あのメガネアイドルは…。
そういうの
女子「いやー歌ったねー」
カラオケの駐輪場。
自転車のロックを解く音が暗い空に響く。
真白「じゃあ、私電車だから」
自転車の子ばかりで、電車は真白は1人。
駅はみんなと逆方向であるため、手を振って歩き出そうとしたとき。
中村「あのさ、真白。もう、暗いし後ろ乗れば?」
自転車に跨る中村が視線を外して、そう言った。
短髪で目鼻立ちはあっさりした中村。
よく笑うわけでもよく話すわけでもない。
どちらかと言えばカラオケの雰囲気は苦手そうに思う。
真白と中村は特別仲のいいわけでもないが、中村が自分に恋をしているということには気が付いている真白。

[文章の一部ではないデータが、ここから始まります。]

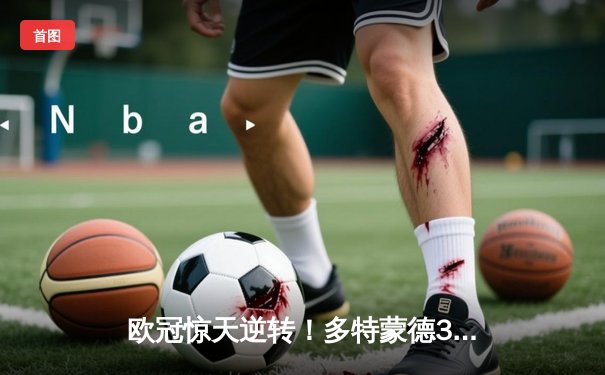 欧冠惊天逆转！多特蒙德3-2绝杀巴黎，哈兰德双响导演奇迹之夜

真白が参加する放課後の遊びには塾をサボってまで参加する中村だから。
周りの子達はその言葉に笑みを浮かべながら顔を見合わせる。
真白「いや、大丈夫。そういうの嫌いだから。」
そういうの。
真白は笑顔で手を振ってみんなに背中を向け、街頭の少ない道を歩き出した。
「あんた、完全に脈なし」
「真白ちゃんに嫌われたな」
中村「まじかよ」
後ろからそんな声が聞こえてきて真白はため息をついた。